__EXTRACTED TEXT__:
■ ■ ■
Aug 30, 2012 at 8:48 PM
Edited Aug 30, 2012 at 9:12 PM
Okay guys, today I started profiling to try and figure out where all the time was going in sprite and text rendering, and I made some good progress!
For people interested in my methodology, I started with PIX to see if there was anything in the GPU that might be causing a bottleneck. Nope. From ClearRenderTargetView() to SpriteBatch->End(), there's approximately 10ms of nothing. So I started looking
at the CPU. Since I'm developing in VS 2010 Express, I had to use the standalone profiling tools and follow the instructions described in this article:
And here are my suggested sources of pain:
1. Disable Run Time Checks
Identified by the mysterious "_RTC_" calls. An easy one to miss and an easy one to fix.
Either make sure you are building in Release mode, or go into the DirectXTK Project Properties -> C++ -> Code Generation and set Basic Runtime Checks to Default.
With so many function calls within function calls, this little flag almost tripled my frame rate.
Hard to believe, since the C++ documentation claims this method is constant time, but the profiler doesn't lie. By commenting out the if statement at line 446 of SpriteBatch.cpp...
//if (mSpriteTextureReferences.empty() || texture != mSpriteTextureReferences.back().Get())
■ ■ ■
__COLLECTED DATA__:
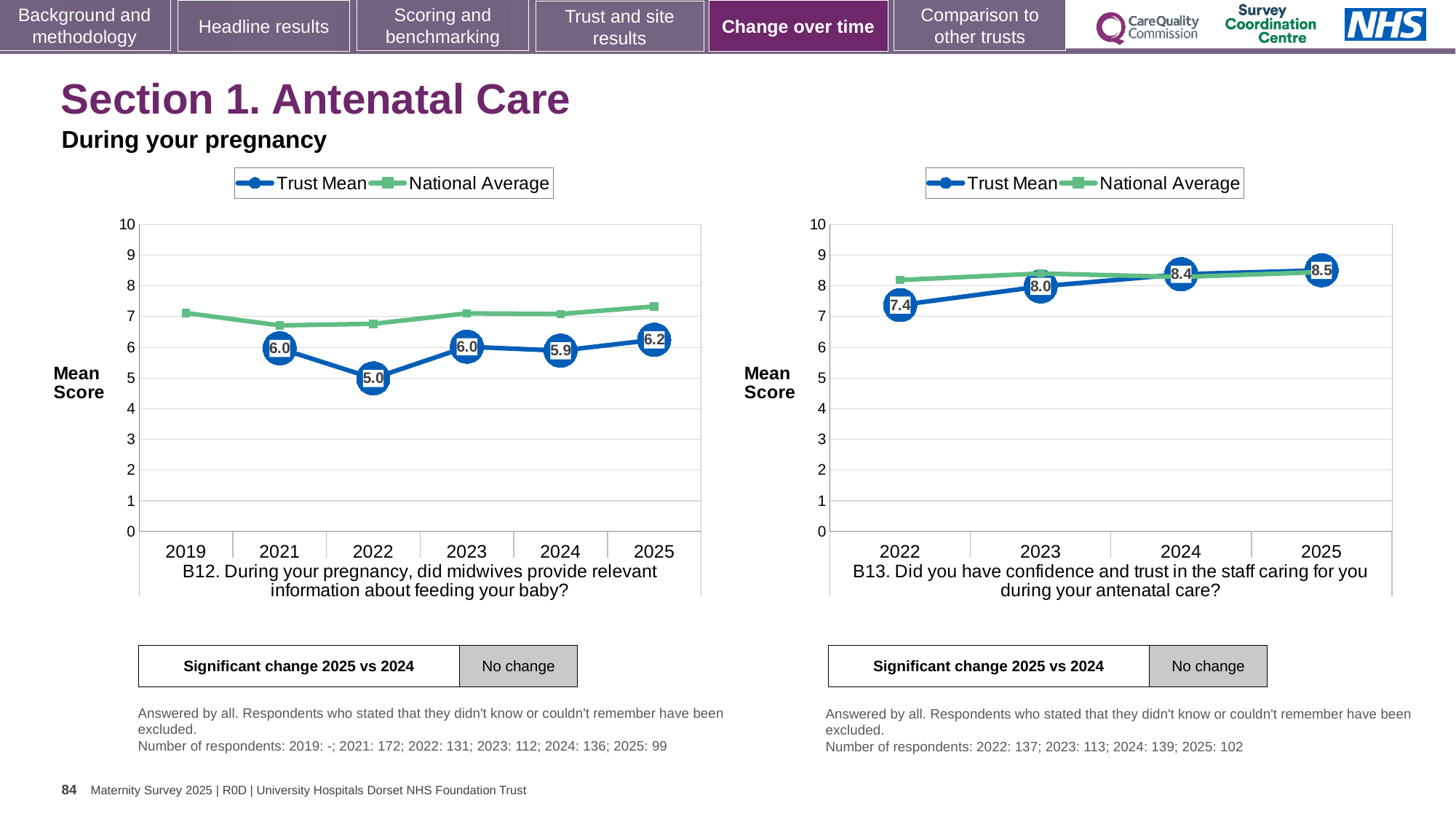
In the B13 chart (right), what is the difference between the Trust Mean scores for 2023 and 2022? 0.6 In the B12 chart (left), what is the Trust Mean score for 2022? 5.0 In the B13 chart (right), what is the Trust Mean score for 2022? 7.4 In the B13 chart (right), what is the Trust Mean score for 2025? 8.5 How many years are shown on the x axis of the B13 chart (right)? 4 In the B13 chart (right), does the Trust Mean rise or fall from 2022 to 2025? rise In the B12 chart (left), which year has the highest Trust Mean score? 2025 In the B12 chart (left), what is the difference between the Trust Mean scores for 2025 and 2022? 1.2 In the B12 chart (left), which year has the lowest Trust Mean score? 2022 In the B12 chart (left), what is the Trust Mean score for 2025? 6.2 In the B12 chart (left), is the National Average for 2025 greater or less than 7? greater How many series does the legend of the B12 chart (left) list? 2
■ ■ ■
__WHAT THIS TASK INVOLVES__: Resume the post on profiling sprite and text rendering, starting immediately after the commented-out line of code that ends it. The lines shown after the post on profiling sprite and text rendering are separate material.

__ANSWER SECTION__:
... and letting the app just keep adding duplicate texture references for each new sprite instance, I actually got a moderate performance boost, 25-50% frame rate.
This was a fun one. Line 152 of SpriteFont.cpp searches the vector of available glyphs in the Sprite Font to find the glyph matching the requested character.
Not the most efficient operation on a vector, so I tried adding a map, from characters to glyphs, and populating it at initialization, to make the search operation a little snappier. This gained me another 50% boost in frame rate.
// Line 42
std::map<wchar_t,Glyph&> charGlyphMap; // *
Glyph const* defaultGlyph;
// Line 93
glyphs.assign(glyphData, glyphData + glyphCount);
for(int i = 0; i < glyphCount; i++)
// Line 152
auto glyph = charGlyphMap.lower_bound(character);
if (glyph != charGlyphMap.end() && glyph->second.Character == character)
However, despite the improvement, my profiler now tells me that std::_Tree.lower_bound() is still the biggest drain, suggesting further optimizations can still be made in the way the FindGlyph() method is implemented. I tried replacing map
with hash_map, but that turned out to be significantly slower, undoing the 50% improvement.
It seems like the faster you can make FindGlyph(), the better. Still, my SpriteBatch performance is now much more acceptable, even on my 1GHz tablet.
Hope this helps people!
(P.S. Direct2D was a dead end. Worse framerate than ever, and wouldn't even run on Windows 7)